::: TEXTAUSZUG :::

"Das ist alles Schrott!"
Nach vier aufregenden Tagen mœrs festival sprach das Wochen-Magazin mit Tim Isfort über seine Premiere als künstlerischer Leiter des Musik-Spektakels.
Von Karsten Schubert
Das erste mœrs festival mit komplett neuer Mannschaft ist bereits Geschichte. Tim Isfort stand gefühlt bei jeder Anmoderation auf einer der vielen Bühnen.
"Wir hatten ein durchgetaktetes Programm und mir war es wichtig, Verantwortung zu zeigen. Wir haben viel versucht und jetzt halte ich auch mein Gesicht dafür hin."
Und dafür gab es bisher nur Schulterklopfen und positives Feedback?

:::

ARBEITSANWEISUNGEN:
**a)** Kopiere aus dem Interviewauszug den Wortlaut, beginnend bei „Von Karsten Schubert“ und weiter bis einschließlich „und positives Feedback?“.
**b)** Fasse den Absatz des Interviewauszugs, der mit „Das erste mœrs festival“ beginnt, in einem einzigen kürzeren Satz zusammen und behalte seine wesentlichen Angaben bei.
Die folgenden Zeilen sind eigenständiges Material und gehören nicht zum Interviewauszug.

::: ANGEZEIGTE DATEN :::

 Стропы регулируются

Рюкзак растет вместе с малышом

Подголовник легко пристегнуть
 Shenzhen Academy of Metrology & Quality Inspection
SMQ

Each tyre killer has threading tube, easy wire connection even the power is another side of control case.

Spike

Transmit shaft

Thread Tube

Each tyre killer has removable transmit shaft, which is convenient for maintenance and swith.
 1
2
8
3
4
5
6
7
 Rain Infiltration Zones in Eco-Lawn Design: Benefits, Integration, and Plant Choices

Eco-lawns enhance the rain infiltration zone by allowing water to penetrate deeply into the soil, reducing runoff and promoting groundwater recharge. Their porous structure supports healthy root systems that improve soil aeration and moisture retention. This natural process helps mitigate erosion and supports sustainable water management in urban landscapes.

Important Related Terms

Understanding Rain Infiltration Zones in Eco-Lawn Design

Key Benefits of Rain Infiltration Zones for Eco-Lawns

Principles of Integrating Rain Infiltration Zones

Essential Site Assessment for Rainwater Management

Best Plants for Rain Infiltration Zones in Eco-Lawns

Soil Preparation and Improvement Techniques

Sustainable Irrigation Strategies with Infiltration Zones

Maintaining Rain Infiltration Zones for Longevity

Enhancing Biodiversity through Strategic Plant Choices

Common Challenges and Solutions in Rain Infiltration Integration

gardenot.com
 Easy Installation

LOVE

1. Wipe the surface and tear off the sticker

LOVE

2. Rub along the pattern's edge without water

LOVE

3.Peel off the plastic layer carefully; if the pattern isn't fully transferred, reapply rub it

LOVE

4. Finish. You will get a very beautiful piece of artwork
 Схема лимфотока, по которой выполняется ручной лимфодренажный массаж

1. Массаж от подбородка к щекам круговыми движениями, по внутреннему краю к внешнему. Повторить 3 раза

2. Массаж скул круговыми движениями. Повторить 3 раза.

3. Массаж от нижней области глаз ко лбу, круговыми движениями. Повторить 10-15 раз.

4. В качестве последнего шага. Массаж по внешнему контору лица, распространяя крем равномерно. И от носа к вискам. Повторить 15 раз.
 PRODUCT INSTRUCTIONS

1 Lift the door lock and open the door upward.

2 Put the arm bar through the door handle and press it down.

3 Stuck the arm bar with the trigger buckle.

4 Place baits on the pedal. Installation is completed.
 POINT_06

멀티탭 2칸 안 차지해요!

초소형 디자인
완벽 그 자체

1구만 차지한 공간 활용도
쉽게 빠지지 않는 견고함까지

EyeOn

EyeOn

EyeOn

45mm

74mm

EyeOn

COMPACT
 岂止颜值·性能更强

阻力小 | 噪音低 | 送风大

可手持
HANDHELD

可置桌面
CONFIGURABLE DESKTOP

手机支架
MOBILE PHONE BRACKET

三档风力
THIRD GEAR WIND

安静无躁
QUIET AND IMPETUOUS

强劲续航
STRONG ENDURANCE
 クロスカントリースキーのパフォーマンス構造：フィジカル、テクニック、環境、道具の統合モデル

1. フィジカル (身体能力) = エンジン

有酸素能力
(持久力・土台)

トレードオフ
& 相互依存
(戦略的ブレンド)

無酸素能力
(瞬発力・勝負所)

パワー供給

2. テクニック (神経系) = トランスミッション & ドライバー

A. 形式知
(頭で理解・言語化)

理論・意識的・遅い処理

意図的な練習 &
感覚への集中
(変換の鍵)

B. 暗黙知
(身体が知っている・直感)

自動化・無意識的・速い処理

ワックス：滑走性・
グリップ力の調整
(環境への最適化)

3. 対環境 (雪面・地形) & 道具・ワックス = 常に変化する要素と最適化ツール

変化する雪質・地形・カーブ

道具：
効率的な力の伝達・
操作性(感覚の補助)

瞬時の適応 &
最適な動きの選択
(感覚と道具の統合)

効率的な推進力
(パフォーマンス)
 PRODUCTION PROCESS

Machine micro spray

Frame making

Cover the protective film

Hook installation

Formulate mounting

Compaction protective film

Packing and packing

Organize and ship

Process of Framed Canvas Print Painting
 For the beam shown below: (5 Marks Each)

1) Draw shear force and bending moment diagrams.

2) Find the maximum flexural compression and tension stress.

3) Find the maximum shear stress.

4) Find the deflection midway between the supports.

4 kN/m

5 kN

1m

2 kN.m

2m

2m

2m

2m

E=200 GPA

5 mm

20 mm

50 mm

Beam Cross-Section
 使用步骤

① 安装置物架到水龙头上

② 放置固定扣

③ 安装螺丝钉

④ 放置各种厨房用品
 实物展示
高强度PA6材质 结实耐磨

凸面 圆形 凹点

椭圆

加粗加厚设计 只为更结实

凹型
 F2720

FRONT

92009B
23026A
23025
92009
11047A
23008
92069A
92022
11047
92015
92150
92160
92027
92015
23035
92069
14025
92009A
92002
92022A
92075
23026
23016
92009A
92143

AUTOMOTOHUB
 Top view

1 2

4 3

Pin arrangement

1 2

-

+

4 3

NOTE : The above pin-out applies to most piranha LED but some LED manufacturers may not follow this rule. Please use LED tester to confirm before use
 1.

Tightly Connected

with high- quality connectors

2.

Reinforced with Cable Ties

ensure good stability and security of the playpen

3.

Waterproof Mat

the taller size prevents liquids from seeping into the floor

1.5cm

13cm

:::

LÖSUNGEN:
**a)**
Von Karsten Schubert
Das erste mœrs festival mit komplett neuer Mannschaft ist bereits Geschichte. Tim Isfort stand gefühlt bei jeder Anmoderation auf einer der vielen Bühnen.
"Wir hatten ein durchgetaktetes Programm und mir war es wichtig, Verantwortung zu zeigen. Wir haben viel versucht und jetzt halte ich auch mein Gesicht dafür hin."
Und dafür gab es bisher nur Schulterklopfen und positives Feedback?

**b)** Das erste mœrs festival mit ganz neuer Mannschaft ist vorbei, und Tim Isfort stand gefühlt bei jeder Anmoderation auf einer der Bühnen.